* [Document passage]
☆ ☆ ☆

European earwigs (F. auricularia) comprised 75% of earwigs collected (unpublished data), and so laboratory processing first involved separating them from the other earwig species that were captured. Part of the species separation process involved confirmation via molecular work with comparisons to published sequence data (Stuart et al. 2019). Adult and nymphal stages of F. auricularia were identified using head width, the number of antennal segments and wing bud development as described in Crumb et al. (1941). As earwigs are sexually dimorphic, sex was identified using the shape of the cerci (Crumb et al. 1941) and earwigs were categorised as male, female or gynandromorph.
Damage and management of the European earwig in canola
On 23 April 2019, 8m by 1.8m plots of canola were sown into wheat stubble on a 0.5ha paddock on the Ginninderra research station near Canberra ACT (latitude -35.203571, longitude 149.083316). The plots were randomly allocated to different seed treatments; fipronil, imidacloprid or untreated. All seed was planted at the rate of 2.7kg/ha, and all seed was treated with Jockey® Stayer® for blackleg control. The plots around the edges of the paddock were assigned as a buffer, roughly 10m in width. Every second 1.8m row was also assigned as an internal buffer.
On 23 May 2019, seedling establishment was measured in the fipronil/imidacloprid/untreated plots by counting the number of seedlings. At this time the European earwigs had either laid eggs or were preparing to lay eggs, but no juveniles had yet hatched. By mid-June, second instar earwig nymph activity was detected using a modified wildlife camera (Spartan SR1 IR) and damage was seen over the next couple of weeks. On 24 June 2019 the damage to the plots of canola was assessed by estimating biomass loss in each experimental plot by measuring the area of plant damage.
Exclusion/inclusion cages
Following sowing on 23 April 2019, 100 enclosures were constructed to keep earwigs out or in, depending on the treatment. These open-top enclosures were 1m x 1.2m in area, made from corflute sheets buried 30cm into the ground, which was affixed to wooden stakes (driven 50cm into the ground) by screws and liquid nails. Both the inside and outsides of each corner was sealed using Selleys® silicon sealer. Tanglefoot was applied to the top 10cm of the corflute around the enclosure to prevent crawling insects getting in or out. This method of using tanglefoot barriers was previously used to successfully exclude/include European earwigs on tree branches to study aphid predation (Mueller et al. 1988).
Inside each enclosure, before earwig introduction, the existing wheat stubble in the paddock was manipulated so that there were three stubble loads: bare, 2t/ha (2T) and 5t/ha (5T). In addition to this, three water treatments were assigned: Low (exclusion of direct rainfall), Medium (natural rainfall) and High (additional artificial rainfall applied throughout the season).
Earwig manipulation occurred after all enclosures were constructed, whereby any earwigs within the plots were removed and added to a population of earwigs collected from the 1ha area. In total, 3000 Forficula auricularia were collected and sorted, after which forty second-instar juveniles were added to each of the 50 plots assigned to have earwigs the following morning and given a cardboard roll trap as shelter.

☆ ☆ ☆

* [List of tasks]
a: Answer these about the passage on European earwigs in canola:
(i) What were the dimensions of the canola plots sown on 23 April 2019?
(ii) How deep into the ground were the corflute sheets of the enclosures buried?
(iii) How many second-instar juveniles were added to each plot assigned to have earwigs?
b: Carry on the passage about European earwigs in canola from its last sentence, keeping the same style.

* [Provided data]
☆ ☆ ☆

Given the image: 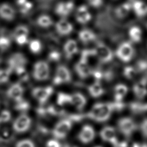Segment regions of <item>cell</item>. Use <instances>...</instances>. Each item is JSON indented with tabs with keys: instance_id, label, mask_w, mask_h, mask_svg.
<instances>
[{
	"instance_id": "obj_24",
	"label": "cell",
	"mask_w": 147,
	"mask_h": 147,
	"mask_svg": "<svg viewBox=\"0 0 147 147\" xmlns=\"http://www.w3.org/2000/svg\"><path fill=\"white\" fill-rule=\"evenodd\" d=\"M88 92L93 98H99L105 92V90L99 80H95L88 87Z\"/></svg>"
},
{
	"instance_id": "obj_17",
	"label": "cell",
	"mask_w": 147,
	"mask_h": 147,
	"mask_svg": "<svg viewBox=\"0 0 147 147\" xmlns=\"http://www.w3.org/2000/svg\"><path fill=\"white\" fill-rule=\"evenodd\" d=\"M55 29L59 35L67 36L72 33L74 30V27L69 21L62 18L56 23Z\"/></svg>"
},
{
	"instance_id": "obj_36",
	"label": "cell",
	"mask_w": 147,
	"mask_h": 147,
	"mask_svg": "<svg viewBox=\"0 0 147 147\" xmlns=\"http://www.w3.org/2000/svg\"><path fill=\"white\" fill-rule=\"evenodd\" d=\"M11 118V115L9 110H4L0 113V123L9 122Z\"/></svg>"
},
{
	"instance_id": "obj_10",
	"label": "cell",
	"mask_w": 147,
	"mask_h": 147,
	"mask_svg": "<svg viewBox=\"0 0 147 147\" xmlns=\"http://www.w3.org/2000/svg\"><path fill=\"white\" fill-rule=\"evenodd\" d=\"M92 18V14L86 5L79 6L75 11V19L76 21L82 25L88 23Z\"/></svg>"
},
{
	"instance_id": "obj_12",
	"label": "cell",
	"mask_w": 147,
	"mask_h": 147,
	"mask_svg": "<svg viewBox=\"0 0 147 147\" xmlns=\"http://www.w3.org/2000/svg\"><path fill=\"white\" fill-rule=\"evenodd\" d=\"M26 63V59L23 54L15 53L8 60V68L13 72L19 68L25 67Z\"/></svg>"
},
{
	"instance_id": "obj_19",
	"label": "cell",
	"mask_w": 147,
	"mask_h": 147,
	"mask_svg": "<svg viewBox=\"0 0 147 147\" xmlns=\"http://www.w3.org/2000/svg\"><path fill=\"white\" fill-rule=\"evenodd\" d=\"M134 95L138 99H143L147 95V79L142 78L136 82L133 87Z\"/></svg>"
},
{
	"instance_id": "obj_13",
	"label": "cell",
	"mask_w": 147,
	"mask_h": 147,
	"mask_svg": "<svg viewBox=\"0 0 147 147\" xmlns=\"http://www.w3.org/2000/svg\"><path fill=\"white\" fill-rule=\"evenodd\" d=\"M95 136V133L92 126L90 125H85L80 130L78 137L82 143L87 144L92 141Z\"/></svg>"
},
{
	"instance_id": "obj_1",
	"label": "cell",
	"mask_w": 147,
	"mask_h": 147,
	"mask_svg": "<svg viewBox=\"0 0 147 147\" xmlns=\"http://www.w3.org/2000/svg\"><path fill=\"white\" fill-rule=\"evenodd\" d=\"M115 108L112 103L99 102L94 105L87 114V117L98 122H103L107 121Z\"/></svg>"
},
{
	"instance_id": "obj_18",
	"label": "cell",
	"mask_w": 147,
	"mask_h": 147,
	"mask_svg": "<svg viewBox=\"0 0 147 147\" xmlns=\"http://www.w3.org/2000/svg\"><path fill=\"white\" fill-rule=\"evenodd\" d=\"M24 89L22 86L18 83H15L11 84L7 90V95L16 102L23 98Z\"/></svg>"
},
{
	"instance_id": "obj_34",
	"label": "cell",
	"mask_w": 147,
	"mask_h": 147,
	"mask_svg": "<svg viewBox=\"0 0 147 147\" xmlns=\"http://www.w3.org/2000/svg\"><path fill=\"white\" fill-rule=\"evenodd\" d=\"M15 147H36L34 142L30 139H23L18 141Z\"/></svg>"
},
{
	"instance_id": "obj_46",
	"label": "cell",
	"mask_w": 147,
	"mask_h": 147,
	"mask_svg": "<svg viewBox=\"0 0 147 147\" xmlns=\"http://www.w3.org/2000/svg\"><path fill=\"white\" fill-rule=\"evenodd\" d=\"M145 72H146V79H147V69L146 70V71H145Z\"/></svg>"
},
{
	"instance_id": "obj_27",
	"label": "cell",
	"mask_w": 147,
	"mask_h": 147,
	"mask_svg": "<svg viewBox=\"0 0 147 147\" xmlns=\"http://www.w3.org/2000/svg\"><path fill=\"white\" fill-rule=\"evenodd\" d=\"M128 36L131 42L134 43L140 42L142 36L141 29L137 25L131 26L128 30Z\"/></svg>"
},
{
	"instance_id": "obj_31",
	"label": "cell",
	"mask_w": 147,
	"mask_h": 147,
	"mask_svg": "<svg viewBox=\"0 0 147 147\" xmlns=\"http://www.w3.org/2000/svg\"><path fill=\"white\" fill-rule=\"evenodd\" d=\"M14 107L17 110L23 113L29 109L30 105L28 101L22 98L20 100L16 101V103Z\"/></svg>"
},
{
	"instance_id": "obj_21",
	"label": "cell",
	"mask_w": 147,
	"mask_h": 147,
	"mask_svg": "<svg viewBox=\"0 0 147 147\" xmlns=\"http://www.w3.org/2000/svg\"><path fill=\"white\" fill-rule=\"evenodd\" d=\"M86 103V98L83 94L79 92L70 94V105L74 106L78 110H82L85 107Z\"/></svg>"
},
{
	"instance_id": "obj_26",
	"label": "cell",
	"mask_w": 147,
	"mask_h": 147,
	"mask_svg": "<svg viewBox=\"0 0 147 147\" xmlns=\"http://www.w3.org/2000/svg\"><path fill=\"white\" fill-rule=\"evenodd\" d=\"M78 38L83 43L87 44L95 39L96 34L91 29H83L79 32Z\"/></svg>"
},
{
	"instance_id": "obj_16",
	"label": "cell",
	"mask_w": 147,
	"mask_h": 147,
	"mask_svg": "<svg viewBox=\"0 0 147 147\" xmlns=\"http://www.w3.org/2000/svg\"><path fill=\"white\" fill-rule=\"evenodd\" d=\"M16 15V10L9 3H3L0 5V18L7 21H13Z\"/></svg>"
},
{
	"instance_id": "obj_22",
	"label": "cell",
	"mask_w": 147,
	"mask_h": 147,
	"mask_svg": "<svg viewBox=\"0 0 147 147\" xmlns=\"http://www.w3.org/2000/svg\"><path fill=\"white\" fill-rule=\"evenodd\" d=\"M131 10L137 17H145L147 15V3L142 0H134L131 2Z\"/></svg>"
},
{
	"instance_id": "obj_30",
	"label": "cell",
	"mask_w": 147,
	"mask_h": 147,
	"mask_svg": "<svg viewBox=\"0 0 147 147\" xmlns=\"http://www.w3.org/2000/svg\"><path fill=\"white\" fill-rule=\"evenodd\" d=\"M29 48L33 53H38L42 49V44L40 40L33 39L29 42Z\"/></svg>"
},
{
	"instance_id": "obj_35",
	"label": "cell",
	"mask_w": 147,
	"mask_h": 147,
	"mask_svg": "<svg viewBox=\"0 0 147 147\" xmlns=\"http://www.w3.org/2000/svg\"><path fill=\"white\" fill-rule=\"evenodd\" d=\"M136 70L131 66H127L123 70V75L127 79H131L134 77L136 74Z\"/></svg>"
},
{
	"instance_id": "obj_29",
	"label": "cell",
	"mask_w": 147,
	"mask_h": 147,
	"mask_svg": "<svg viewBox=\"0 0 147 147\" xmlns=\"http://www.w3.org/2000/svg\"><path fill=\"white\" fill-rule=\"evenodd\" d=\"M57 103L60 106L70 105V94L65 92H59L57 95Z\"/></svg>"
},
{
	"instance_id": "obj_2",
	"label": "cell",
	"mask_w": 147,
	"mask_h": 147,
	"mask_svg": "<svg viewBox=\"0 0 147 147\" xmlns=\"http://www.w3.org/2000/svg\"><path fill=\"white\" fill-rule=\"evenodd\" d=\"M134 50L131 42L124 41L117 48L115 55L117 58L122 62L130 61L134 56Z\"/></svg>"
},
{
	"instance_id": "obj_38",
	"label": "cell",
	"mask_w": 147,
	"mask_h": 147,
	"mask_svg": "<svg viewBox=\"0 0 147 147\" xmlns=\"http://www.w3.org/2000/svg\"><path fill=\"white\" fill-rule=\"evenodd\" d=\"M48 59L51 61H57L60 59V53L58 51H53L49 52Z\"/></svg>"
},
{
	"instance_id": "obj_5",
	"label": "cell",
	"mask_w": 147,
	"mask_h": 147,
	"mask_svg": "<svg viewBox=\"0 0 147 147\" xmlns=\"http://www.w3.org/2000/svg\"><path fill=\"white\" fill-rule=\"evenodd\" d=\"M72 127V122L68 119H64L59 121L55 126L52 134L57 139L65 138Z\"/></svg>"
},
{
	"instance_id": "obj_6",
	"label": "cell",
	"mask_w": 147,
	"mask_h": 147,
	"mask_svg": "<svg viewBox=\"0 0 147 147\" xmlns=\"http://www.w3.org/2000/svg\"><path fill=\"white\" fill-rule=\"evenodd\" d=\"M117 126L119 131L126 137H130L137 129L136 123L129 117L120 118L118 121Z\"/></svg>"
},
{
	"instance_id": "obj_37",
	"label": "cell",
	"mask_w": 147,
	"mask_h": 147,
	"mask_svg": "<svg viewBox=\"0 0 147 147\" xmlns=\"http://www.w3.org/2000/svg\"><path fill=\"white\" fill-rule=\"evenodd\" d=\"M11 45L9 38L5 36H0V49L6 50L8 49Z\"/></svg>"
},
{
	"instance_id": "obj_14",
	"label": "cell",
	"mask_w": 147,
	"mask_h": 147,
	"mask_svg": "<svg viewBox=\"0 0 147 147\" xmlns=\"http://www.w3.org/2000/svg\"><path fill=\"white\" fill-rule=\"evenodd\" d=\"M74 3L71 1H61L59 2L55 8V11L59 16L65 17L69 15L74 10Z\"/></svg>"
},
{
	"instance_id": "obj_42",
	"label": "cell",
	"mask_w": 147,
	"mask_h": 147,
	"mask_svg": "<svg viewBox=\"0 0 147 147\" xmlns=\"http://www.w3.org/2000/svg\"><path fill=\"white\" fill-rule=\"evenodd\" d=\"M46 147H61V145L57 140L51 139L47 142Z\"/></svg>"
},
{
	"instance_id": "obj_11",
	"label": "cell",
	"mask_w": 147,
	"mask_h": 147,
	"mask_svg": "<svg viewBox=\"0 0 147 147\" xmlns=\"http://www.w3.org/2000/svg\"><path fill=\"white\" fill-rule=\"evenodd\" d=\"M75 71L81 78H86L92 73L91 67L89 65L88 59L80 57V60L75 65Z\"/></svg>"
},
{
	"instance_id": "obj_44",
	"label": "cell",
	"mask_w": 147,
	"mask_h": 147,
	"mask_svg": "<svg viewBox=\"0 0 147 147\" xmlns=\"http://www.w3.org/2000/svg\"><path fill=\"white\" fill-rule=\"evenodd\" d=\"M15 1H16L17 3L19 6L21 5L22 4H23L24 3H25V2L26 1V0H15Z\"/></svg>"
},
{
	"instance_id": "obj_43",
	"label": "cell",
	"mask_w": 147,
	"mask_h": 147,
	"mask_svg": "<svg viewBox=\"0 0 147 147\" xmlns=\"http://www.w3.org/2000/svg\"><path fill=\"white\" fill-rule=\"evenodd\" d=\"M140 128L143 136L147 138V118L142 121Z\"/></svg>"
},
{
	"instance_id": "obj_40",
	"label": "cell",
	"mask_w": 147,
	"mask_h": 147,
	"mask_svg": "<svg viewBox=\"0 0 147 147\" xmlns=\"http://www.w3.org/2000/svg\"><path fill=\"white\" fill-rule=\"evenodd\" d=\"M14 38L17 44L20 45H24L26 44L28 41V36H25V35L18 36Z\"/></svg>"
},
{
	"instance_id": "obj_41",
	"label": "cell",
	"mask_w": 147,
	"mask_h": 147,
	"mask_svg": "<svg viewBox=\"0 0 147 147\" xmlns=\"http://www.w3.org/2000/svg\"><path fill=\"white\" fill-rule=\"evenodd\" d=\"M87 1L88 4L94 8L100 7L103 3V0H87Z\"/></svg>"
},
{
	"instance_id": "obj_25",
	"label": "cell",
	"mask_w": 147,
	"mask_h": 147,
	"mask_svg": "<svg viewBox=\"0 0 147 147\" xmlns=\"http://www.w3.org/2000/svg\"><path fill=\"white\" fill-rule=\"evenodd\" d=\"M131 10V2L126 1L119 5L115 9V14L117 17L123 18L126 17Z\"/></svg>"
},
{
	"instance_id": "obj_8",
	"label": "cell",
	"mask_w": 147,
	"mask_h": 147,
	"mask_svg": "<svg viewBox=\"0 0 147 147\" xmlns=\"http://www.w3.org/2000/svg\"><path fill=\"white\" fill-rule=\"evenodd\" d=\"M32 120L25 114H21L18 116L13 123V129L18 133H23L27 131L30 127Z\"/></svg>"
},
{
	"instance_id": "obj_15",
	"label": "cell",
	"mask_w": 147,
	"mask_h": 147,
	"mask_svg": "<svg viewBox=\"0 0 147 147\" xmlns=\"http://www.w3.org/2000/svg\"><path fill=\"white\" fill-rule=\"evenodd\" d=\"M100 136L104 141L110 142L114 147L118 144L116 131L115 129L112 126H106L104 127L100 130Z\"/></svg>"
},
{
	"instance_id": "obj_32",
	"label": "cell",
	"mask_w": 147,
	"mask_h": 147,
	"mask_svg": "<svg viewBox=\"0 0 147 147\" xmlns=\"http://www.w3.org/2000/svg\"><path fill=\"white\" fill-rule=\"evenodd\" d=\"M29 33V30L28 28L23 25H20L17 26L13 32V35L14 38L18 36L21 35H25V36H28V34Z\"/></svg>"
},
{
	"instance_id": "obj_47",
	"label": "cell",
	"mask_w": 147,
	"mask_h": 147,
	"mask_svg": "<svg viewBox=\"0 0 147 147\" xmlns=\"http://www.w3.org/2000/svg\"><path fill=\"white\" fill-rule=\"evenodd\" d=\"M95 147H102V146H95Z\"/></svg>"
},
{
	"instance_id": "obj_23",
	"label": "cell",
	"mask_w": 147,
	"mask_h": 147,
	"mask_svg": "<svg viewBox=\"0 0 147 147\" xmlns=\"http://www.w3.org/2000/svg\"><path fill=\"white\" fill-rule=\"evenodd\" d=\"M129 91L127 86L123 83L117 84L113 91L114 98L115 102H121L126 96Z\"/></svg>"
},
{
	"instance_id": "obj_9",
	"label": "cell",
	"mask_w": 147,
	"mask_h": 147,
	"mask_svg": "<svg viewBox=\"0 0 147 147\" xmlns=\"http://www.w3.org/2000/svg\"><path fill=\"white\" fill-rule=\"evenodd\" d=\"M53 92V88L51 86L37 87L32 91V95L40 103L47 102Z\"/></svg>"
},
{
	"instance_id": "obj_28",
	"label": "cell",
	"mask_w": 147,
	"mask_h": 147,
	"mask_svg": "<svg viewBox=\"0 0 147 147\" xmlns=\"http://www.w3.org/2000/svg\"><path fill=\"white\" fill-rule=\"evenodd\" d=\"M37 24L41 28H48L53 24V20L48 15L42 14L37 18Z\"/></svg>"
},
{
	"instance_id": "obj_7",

☆ ☆ ☆

* [Answers below]
a:
(i) 8m by 1.8m
(ii) 30cm
(iii) Forty

b:
Laboratory trial – effects of crop growth stage and earwig life-stage on the damage done to a range of crops by European earwigs
Microcosm containers (600ml BioPak® Biocups) were used to which 250ml of soil was added. The soil mix used was 3 parts sandy loam soil: 2 parts sand: 1 part potting mix. The top layer of soil over the seeds is sandy loam soil only, sieved to create a 1cm topsoil layer. Each microcosm was watered on Monday, Wednesday and Friday ensuring a moist surface. Each cup contained four crop seedlings which were grown at 18°C, 12:12 L:D from untreated seed.
This experiment was run four times to capture multiple earwig life-stages. The earwigs used for this experiment were captured from a property near Elmore (latitude -36.4863, longitude 144.5513) which were acclimatised at 18°C for three nights. On day 0, the earwigs were introduced following the treatments in Table 1. All treatment combinations were used with 5 replicates each. The experiment was run for 14 days at 18°C 12:12 L:D.
Table 1. Treatments used for European earwig crop feeding experiment.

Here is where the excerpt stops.